**GIVEN DATA**
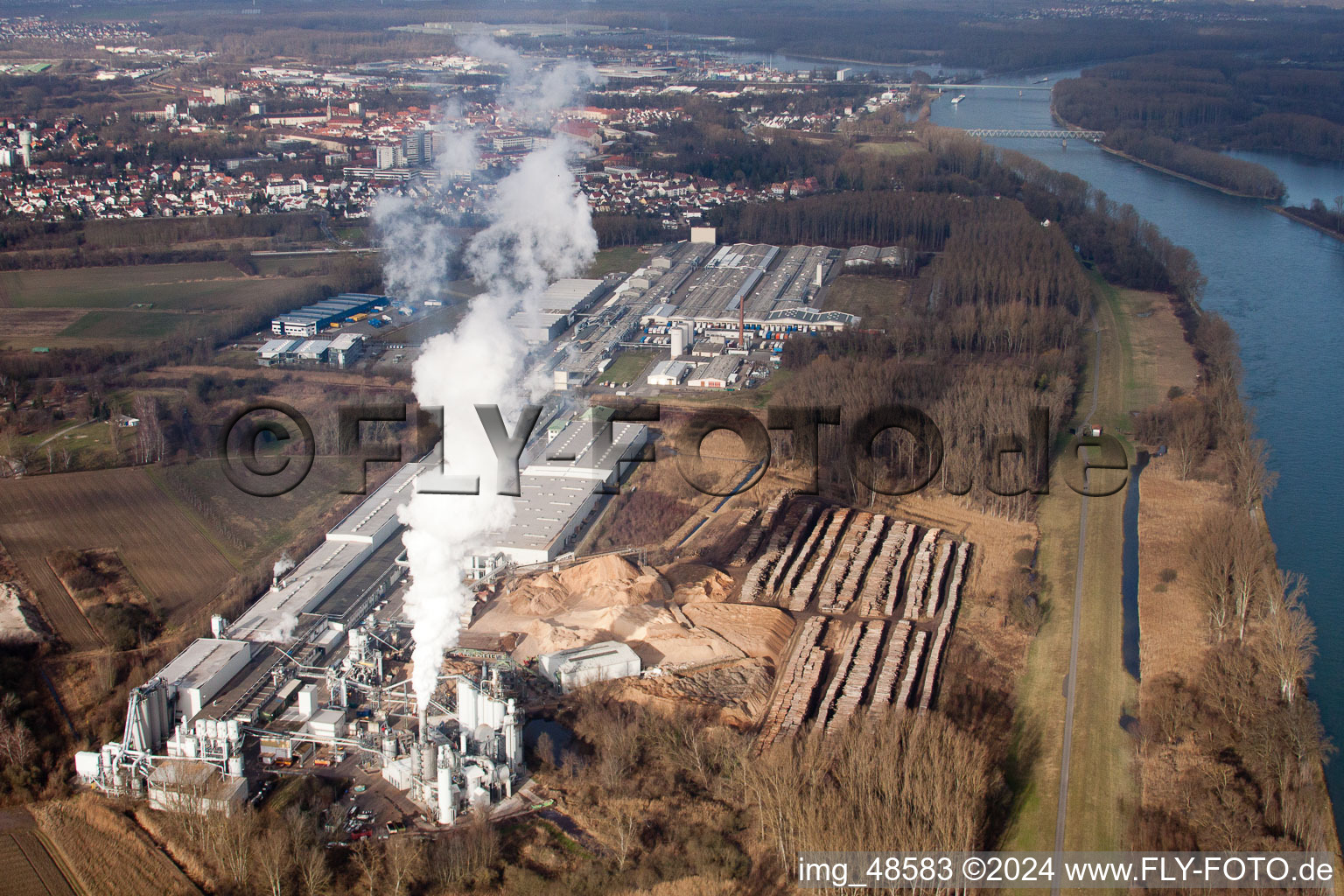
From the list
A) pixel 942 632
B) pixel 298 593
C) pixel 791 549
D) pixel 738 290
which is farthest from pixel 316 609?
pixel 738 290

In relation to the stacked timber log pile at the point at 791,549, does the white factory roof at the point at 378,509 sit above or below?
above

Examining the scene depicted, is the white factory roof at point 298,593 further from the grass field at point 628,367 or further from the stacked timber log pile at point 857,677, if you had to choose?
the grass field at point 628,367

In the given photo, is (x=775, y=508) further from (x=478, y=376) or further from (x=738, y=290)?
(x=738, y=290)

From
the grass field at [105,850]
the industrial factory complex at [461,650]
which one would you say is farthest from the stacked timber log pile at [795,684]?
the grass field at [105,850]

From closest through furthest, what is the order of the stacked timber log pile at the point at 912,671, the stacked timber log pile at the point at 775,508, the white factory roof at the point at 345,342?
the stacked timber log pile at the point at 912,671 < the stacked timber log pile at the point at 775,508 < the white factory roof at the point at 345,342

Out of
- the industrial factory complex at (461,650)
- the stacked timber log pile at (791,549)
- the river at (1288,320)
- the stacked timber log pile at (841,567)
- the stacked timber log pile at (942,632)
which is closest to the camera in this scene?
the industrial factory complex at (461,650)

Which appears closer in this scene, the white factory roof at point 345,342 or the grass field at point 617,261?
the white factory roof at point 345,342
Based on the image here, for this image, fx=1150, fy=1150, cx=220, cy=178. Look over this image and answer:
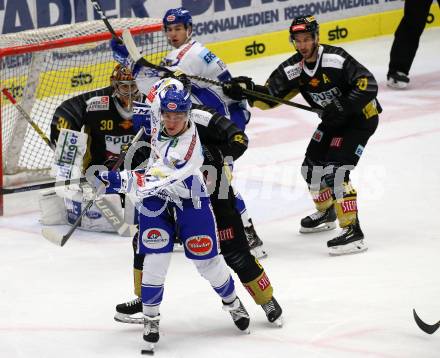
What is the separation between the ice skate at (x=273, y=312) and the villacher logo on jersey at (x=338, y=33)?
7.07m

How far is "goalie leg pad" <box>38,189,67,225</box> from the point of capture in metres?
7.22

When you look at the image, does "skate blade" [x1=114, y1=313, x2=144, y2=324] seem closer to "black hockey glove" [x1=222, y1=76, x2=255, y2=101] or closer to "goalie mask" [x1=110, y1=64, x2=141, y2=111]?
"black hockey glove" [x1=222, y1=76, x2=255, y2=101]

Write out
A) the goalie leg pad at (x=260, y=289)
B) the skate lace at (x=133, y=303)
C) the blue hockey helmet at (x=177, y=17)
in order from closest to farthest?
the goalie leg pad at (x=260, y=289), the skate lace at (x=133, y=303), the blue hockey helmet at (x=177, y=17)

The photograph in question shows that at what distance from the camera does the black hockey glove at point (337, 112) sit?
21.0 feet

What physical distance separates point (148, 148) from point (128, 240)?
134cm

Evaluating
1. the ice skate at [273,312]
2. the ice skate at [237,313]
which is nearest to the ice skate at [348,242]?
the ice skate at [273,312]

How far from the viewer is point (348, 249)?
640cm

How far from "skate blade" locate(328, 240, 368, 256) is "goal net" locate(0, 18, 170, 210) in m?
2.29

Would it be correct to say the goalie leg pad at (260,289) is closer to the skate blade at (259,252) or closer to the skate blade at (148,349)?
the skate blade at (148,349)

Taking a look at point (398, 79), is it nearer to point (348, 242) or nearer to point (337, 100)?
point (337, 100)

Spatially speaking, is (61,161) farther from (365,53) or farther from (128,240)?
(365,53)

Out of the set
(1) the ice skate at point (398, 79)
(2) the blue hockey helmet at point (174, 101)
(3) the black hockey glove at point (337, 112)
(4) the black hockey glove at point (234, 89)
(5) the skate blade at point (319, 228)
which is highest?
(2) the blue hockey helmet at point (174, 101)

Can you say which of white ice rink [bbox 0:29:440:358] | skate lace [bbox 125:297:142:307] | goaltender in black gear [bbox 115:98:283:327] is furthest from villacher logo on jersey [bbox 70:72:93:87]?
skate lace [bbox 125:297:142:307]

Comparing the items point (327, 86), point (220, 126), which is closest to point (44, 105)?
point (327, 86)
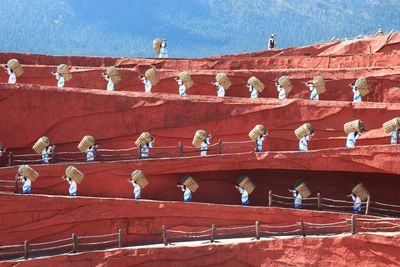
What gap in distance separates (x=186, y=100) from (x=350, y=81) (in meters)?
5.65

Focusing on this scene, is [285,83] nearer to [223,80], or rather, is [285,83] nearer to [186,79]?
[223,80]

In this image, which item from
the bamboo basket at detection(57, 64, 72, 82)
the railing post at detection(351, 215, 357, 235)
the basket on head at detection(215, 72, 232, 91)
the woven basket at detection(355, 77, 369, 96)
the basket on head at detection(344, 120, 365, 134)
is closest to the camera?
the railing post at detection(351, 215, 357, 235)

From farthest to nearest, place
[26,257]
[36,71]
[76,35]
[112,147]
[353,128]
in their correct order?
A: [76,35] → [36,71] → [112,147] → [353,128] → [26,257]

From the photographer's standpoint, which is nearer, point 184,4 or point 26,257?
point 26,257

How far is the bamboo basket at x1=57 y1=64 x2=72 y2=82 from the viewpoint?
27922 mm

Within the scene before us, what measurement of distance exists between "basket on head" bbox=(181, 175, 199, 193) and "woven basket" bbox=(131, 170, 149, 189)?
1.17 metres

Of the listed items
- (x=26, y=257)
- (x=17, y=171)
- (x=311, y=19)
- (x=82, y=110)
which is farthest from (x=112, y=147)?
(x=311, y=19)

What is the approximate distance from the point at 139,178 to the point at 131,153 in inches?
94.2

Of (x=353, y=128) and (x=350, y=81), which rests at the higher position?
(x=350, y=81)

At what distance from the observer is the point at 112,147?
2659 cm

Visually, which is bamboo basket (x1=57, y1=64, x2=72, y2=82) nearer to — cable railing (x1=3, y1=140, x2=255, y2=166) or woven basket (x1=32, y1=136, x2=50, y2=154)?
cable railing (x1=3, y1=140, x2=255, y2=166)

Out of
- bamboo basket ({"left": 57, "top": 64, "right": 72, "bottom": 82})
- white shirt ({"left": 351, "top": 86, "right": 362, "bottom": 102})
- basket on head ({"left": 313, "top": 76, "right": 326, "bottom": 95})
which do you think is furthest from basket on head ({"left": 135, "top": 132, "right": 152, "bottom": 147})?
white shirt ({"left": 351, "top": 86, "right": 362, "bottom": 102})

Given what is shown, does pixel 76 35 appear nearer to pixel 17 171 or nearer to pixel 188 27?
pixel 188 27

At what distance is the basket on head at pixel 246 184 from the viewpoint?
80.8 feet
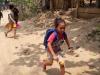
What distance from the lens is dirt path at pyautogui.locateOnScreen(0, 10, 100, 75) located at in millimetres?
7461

...

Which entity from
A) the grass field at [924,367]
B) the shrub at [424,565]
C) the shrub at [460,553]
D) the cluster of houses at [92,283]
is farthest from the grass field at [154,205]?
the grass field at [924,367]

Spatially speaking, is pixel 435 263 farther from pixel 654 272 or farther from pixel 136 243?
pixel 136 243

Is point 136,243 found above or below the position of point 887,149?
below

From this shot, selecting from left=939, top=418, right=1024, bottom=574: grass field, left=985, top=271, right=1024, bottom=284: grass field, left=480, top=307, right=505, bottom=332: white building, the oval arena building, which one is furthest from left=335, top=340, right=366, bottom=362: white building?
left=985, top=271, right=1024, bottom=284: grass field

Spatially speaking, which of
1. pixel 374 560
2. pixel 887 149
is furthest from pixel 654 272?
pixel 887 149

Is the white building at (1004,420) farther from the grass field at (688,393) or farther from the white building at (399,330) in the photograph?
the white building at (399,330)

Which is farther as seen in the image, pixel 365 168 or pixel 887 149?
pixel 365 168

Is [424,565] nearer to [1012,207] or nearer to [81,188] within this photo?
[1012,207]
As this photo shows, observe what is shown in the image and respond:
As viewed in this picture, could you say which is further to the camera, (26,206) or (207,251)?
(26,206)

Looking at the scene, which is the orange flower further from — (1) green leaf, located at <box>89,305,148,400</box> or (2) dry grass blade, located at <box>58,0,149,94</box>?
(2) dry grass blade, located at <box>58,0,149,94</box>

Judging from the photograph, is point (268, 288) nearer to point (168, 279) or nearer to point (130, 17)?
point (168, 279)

**TASK INSTRUCTIONS**
From the two blocks of lines above, pick out every line that contains the word "railing" and copy each one.

**TASK ANSWER**
the railing post at detection(351, 215, 357, 235)
the railing post at detection(351, 215, 357, 235)
Visually, which is bamboo basket (x1=57, y1=64, x2=72, y2=82) nearer to — cable railing (x1=3, y1=140, x2=255, y2=166) or woven basket (x1=32, y1=136, x2=50, y2=154)?
cable railing (x1=3, y1=140, x2=255, y2=166)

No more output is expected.